TESTO DA LEGGERE:
Il ruolo medievale della Valle di Fraele: snodo commerciale e strategico


Nel Medioevo, la Valle di Fraele costituiva un vero e proprio crocevia tra l’alta Valtellina e i passi alpini verso il nord, come l’Engadina e i territori dei Grigioni. Attraversata dalla celebre Via Imperiale di Alemagna (o “Strada delle Scale”), era fondamentale per il commercio del vino valtellinese, che dalla Valtellina veniva esportato in Austria e Baviera, e veniva importato a Bormio il salgemma proveniente dalle miniere di Hall in Austria. Grazie a questo traffico, la valle si sviluppò come zona densamente popolata, con altiforni, fonderie, una locanda e una chiesa risalente al periodo medievale.

Le Torri di Fraele, erette in quota a circa 1930 metri, furono costruite intorno al 1391 come veri e propri presidi difensivi lungo il passo. In origine facevano parte di un sistema più ampio, che comprendeva una trincea muraria e gradini in legno (“Scale”) incastrati nella roccia per facilitare l’attraversamento del pendio. Le torri vigilavano l’intera valle, la Val Viola e il Livignasco, controllando sia i mercanti in transito sia eventuali eserciti invasori. All’interno avevano un ingresso al primo piano accessibile con scala retraibile, caratteristiche tipiche di edifici difensivi.

Documenti storici e recenti scavi archeologici hanno confermato l’età tardomedievale delle torri: dendrocronologia applicata al legname usato nei ponteggi ha datato la costruzione al 1392, in linea con le fonti storiche. Nei primi del Quattrocento erano presidiate anche contro la peste proveniente da Val Monastero e Val Venosta.

L’importanza strategica della valle diminuì nel Sette-Ottocento, quando il traffico commerciale interalpino si spostò verso altre vie più comode. Tuttavia, restano testimonianze fondamentali della sua centralità storica: oggi le torri costituiscono un luogo simbolico, immerso in un paesaggio mozzafiato, dove si percepisce la presenza delle vie e dei traffici del passato.


Le grandi opere idroelettriche e la trasformazione del paesaggio

A partire dal 1922 iniziarono i lavori per la costruzione della diga di Cancano I, destinata a creare un bacino di oltre 20‑24 milioni di metri cubi d’acqua, allo scopo di alimentare la centrale elettrica di Fraele/Rasin, entrata in attività nel 1928. Questo impianto, con condotte forzate, canali derivatori e un salto di circa 500 metri, arrivò a produrre fino a 50.000 kVA entro il 1931. In quegli anni, la valle cambiò radicalmente: opere, tecnologie, infrastrutture e una nuova fonte di energia plasmarono la sua configurazione.

Estratto da un dataset:

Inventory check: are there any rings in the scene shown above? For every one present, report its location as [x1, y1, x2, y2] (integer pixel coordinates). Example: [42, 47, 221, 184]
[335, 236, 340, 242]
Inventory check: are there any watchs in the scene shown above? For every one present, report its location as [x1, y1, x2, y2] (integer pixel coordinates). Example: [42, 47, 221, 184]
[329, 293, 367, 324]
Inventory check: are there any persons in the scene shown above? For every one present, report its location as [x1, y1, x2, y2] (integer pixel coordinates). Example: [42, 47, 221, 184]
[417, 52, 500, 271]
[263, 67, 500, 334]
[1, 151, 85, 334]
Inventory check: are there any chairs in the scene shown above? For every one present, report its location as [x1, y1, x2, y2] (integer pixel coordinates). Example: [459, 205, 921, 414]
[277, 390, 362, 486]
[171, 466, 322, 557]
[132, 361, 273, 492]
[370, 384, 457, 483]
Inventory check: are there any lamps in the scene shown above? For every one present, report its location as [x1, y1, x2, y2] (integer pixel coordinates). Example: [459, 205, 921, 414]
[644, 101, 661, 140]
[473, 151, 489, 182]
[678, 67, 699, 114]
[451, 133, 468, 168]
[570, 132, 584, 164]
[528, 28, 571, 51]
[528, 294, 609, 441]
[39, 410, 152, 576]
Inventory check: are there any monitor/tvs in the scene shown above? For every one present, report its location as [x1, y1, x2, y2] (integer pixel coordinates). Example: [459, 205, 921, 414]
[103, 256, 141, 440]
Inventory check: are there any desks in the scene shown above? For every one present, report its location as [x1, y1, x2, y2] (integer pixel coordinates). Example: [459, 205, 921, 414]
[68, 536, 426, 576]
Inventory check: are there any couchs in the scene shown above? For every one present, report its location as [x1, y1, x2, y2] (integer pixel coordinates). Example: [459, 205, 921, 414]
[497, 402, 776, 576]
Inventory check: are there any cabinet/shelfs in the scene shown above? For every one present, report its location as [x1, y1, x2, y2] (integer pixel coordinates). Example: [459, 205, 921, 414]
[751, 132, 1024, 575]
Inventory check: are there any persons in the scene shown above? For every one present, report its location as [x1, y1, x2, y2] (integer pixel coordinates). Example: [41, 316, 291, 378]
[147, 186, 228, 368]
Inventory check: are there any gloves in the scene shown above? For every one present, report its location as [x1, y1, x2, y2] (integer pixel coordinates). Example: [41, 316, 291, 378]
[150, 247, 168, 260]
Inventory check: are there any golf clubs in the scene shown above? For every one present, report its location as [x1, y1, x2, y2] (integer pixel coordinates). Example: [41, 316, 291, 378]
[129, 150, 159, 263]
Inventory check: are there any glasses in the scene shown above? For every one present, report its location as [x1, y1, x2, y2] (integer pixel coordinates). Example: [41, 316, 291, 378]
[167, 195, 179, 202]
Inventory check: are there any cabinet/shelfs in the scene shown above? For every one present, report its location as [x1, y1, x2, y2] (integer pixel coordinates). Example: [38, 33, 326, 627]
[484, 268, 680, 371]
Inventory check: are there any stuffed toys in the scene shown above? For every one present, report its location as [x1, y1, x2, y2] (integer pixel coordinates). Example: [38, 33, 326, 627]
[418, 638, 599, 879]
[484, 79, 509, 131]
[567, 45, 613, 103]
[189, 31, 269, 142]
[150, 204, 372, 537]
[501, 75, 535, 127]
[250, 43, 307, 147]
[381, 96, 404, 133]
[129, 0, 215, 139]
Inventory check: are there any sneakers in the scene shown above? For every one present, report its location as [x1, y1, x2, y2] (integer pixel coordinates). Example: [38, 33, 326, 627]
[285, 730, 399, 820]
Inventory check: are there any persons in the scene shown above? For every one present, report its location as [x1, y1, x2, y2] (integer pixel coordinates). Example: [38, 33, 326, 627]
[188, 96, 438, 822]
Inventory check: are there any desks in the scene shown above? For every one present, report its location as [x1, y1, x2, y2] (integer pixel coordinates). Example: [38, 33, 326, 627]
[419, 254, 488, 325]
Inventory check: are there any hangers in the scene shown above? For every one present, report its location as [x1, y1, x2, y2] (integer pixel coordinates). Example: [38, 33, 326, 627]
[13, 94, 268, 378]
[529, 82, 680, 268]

COMPITI ED ESERCIZI:
1. Rispondi a queste domande sul testo dedicato alla Valle di Fraele:
(a) Quale merce veniva importata a Bormio, e da dove proveniva?
(b) A quale anno la dendrocronologia ha fatto risalire la costruzione delle torri?
(c) In che anno entrò in attività la centrale elettrica di Fraele/Rasin?
2. Prosegui il testo sulla Valle di Fraele dopo la sua ultima frase.

SOLUZIONI:
1.
(a) Il salgemma, proveniente dalle miniere di Hall in Austria.
(b) Al 1392.
(c) Nel 1928.

2.
Tra il 1939 e il 1941 cominciò la costruzione della diga di San Giacomo (Cancano II), realizzata tra il 1954 e il 1956 come sbarramento ad arco gravità, con una quota di coronamento a 1902 metri e un’altezza massima di 136 metri, lunga oltre 1 chilometro. Il nuovo bacino sostituì quasi completamente quello precedente, sommergendo villaggi, la vecchia centrale e persino la chiesa medievale di San Giacomo, distrutta dall’allagamento. Le testimonianze medievali vennero cancellate, tranne ciò che affiora quando il livello delle acque si abbassa.

Nel frattempo, l’evoluzione del sistema idroelettrico aggiunse la moderna centrale in caverna di Premadio, entrata in funzione nel 1956, che sfrutta l’acqua dei laghi per produrre energia nel comune di Valdidentro. Questo passaggio segnò una vera svolta: non solo per la produzione energetica, ma anche per l’urbanizzazione delle infrastrutture e lo sviluppo economico della zona tramite strade operaie, elettrodotti e collegamenti ferroviari fino a Tirano. Una di queste vie era l’unica strada alpina con elettrolinee per camion elettrici, una vera rarità per l’epoca.

Gli impianti continuarono a evolversi: la centrale di Rasin fu dismessa definitivamente nel 2004, mentre Cancano II e Premadio restano attivi, gestiti da A2A, e fanno parte del complesso energetico dell’Alta Valtellina, con una capacità totale che supera i 187 milioni di metri cubi d’acqua immagazzinati nei bacini di Cancano I, Cancano II e San Giacomo.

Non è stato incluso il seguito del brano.